The National Guard was formed less than a year ago, but given Mexico’s high crime rate, it has been incapable of keeping up with its job of curbing violence.
The decision to keep Army and Navy soldiers on the streets will allow GN members to establish territorial domain and gain local support.
Coalminers Rebellion
A rift between coalminers and the director of the Federal Electricity Commission (CFE) has erupted in the northern state of Coahuila, where the nation’s largest coke coal deposits are located at.

Photo: mining.com
Producers allege that the CFE failed to comply with previously agreed upon coal delivery contracts signed by former administrations.
The coal producers claim that Energy Secretary Manuel Bartlett even tried to modify agreements to acquire lower volumes of coal at reduced prices.
The miners have blockaded the Coahuila state central road at points such as Nueva Rosita and Sabinas, at the heart of Mexico’s 16,000-square-kilometers in size so-called coal belt.
For now, the CFE, plaintiffs claim, has stopped the purchase of at least 250,000 tons of the fuel, which provides electricity to carbon-electric plants in Nava and Piedras Negras, along the border with Eagle Pass, Texas.
Peso Remains Stable
The peso-dollar exchange has remained stable at around 24 pesos to the greenback, even as the fear caused by the prospect of a second wave of covid-19 infections threatens nations around the globe.
The peso quoted as low as 23.9 to the dollar on Tuesday, May 12.

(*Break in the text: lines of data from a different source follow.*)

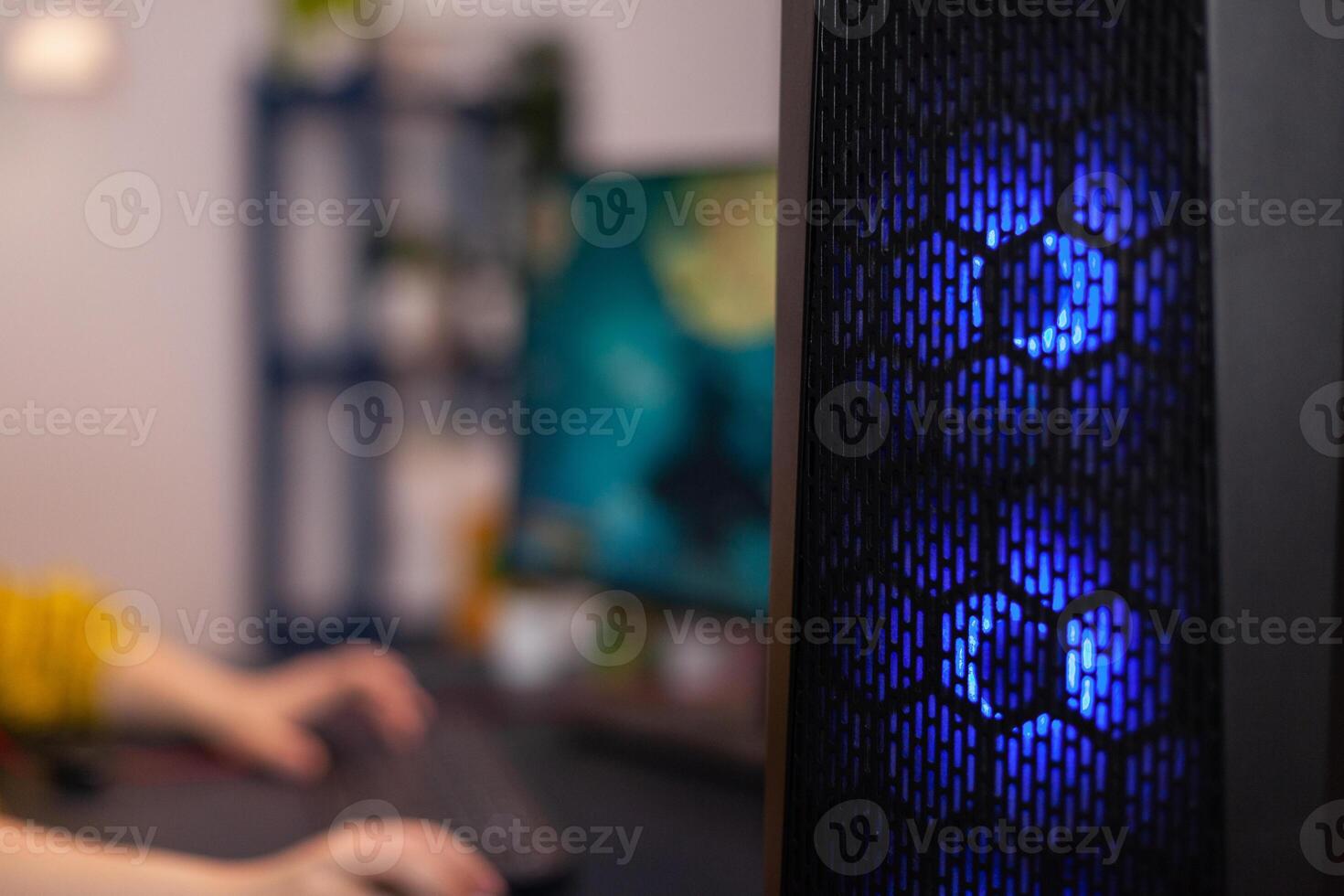 Closeup of RGB led lights powerful computer, woman gamer playing space shoother videogames during online competition. Gaming studio equipped with professional streaming setup photo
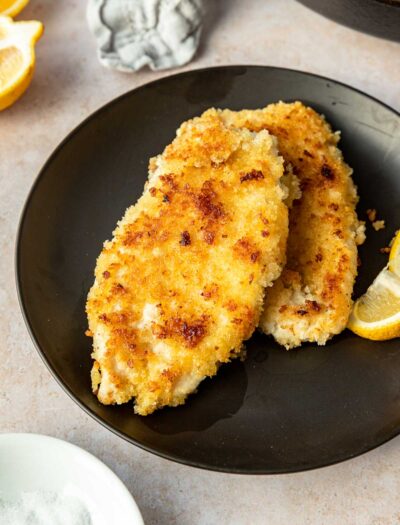 Cooked Chicken Schnitzel on a black plate with lemon wedge.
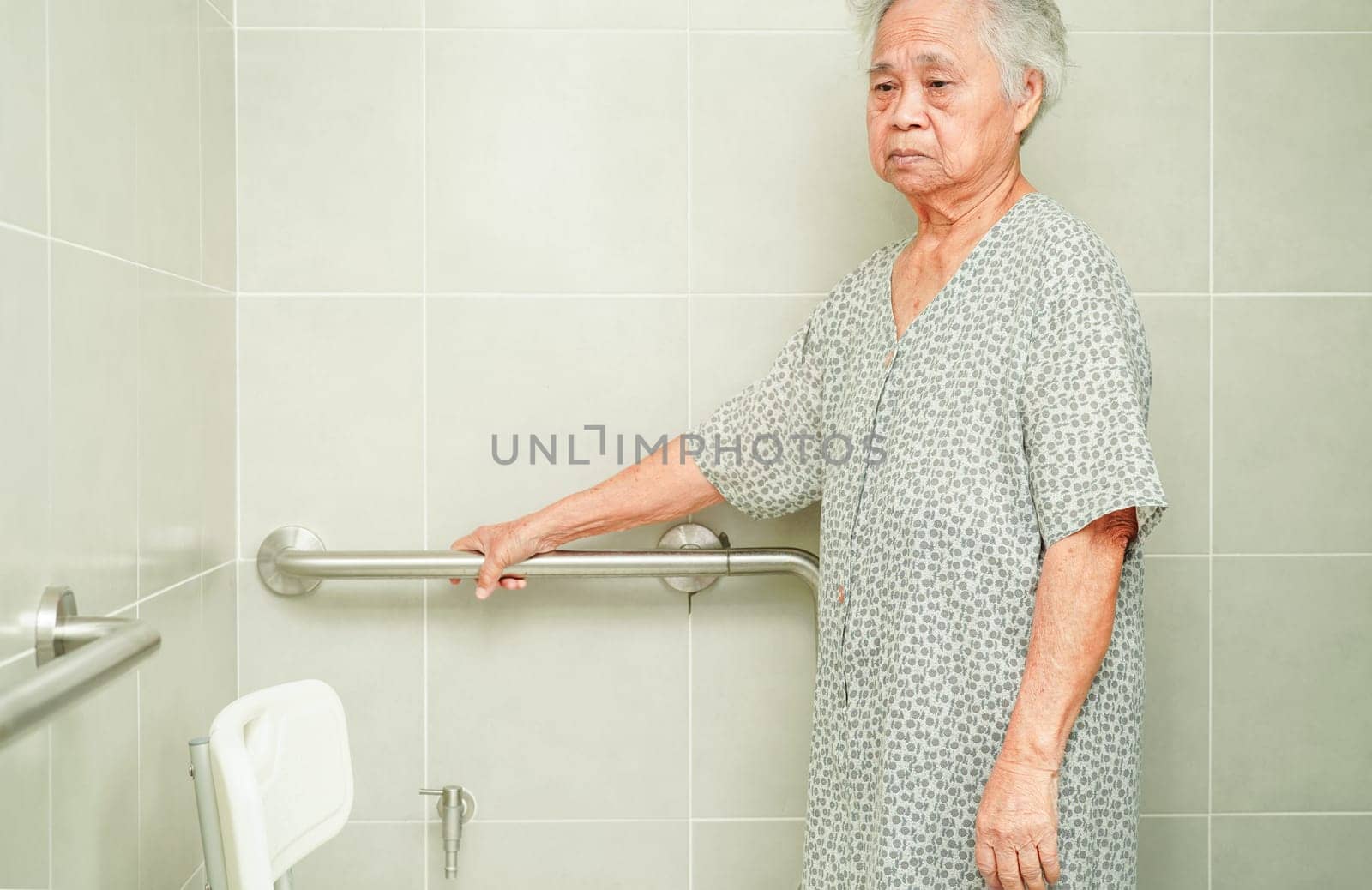Asian elderly old woman patient use toilet support rail in bathroom, handrail safety grab bar, security in nursing hospital.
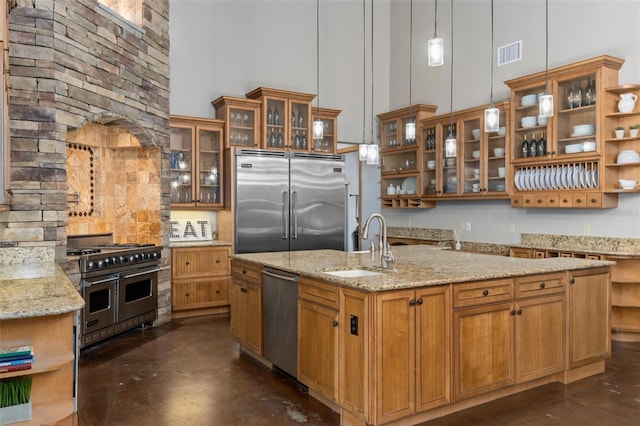 kitchen featuring a center island with sink, a high ceiling, hanging light fixtures, and high end appliances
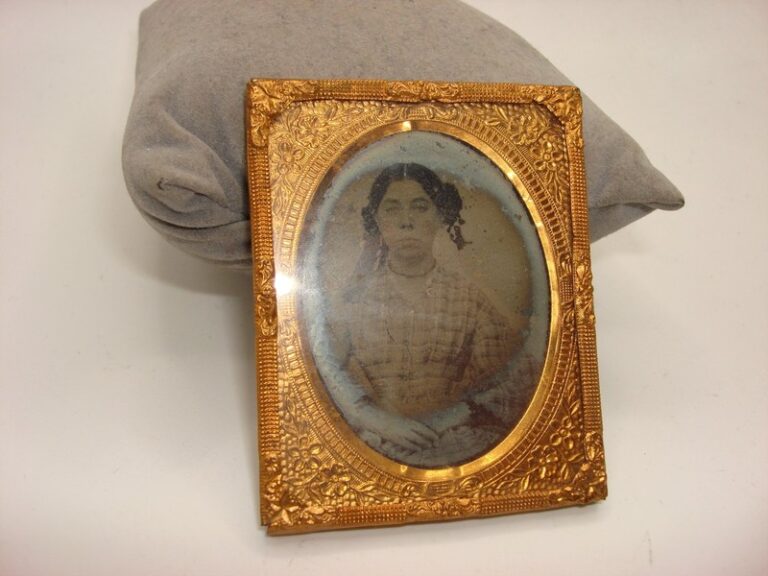 Antique 1800s daguerreotype in ornate brass frame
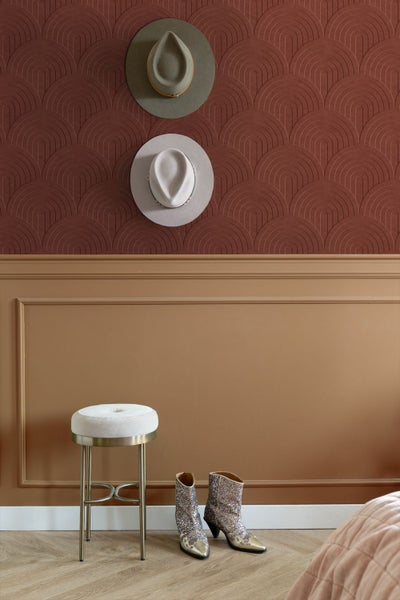 Zimmeransicht mit dekorativer Wandgestaltung, Hocker und Stiefeln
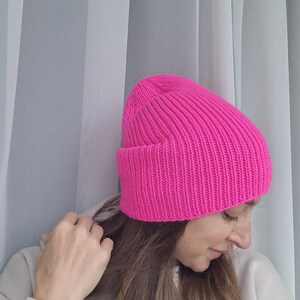 Op de afbeelding: Een felroze geribbelde gebreide beanie. De muts heeft een omgeslagen rand en een nauwsluitend ontwerp. De muts is gemaakt van een zacht, warm materiaal, ideaal voor de winter.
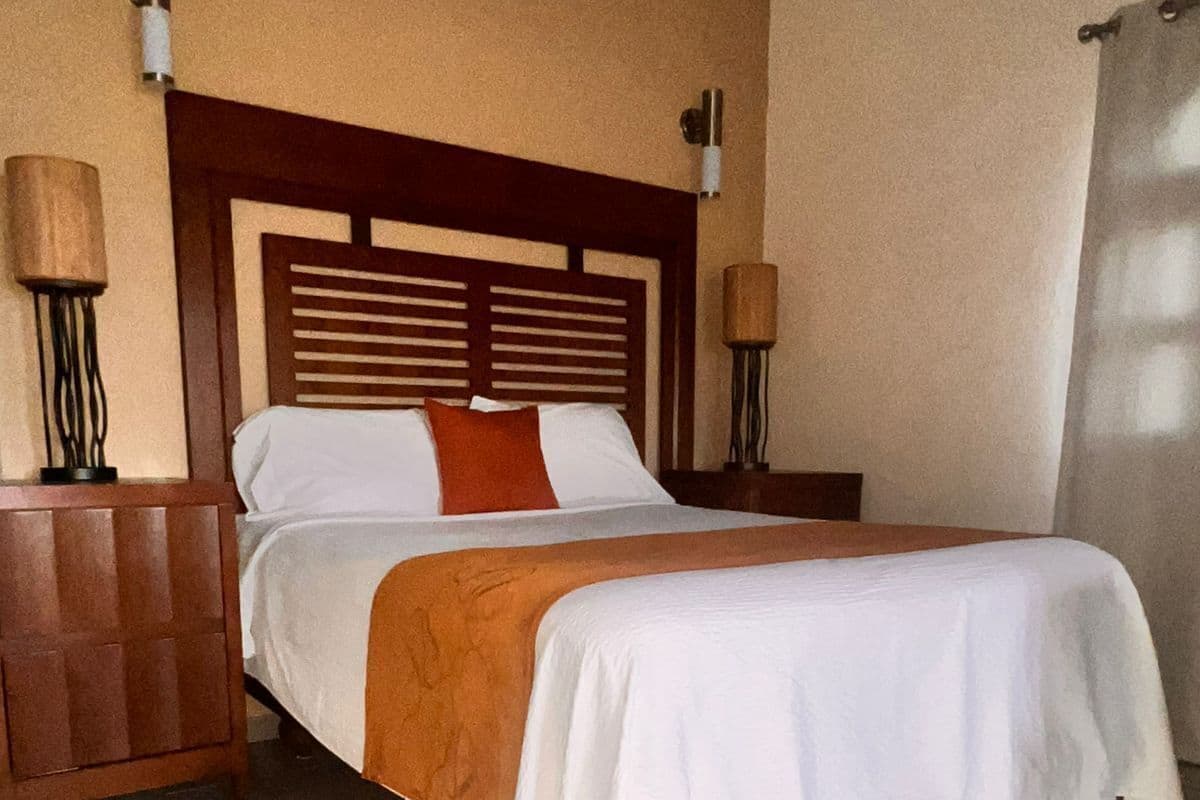 A hotel room with a wooden headboard, a bed with white and orange bedding, two bedside lamps, and a wooden nightstand.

Sports: Mexican Grand Prix Tickets
The Mexico Grand Prix is still slated to take place, with tryouts to be run on Oct. 30 and Oct. 31, and the race itself to be held on Nov. 1, regardless of the present covid-19 curfew on all sports activities.

Photo: You Tube
Organizers said that they have planned to print and sell event entry tickets between June 12 and Sept. 1, which will still give them leeway to sell the usually-sold-out event at the Rodríguez Brothers Auto Track.
Just last week, rumor had it that the Formula 1 race would be held without an audience, but with this announcement from Grand Prix organizers, that rumor is gone, assuring that, as usual, the Rodríguez Race Track will be filled to the brim.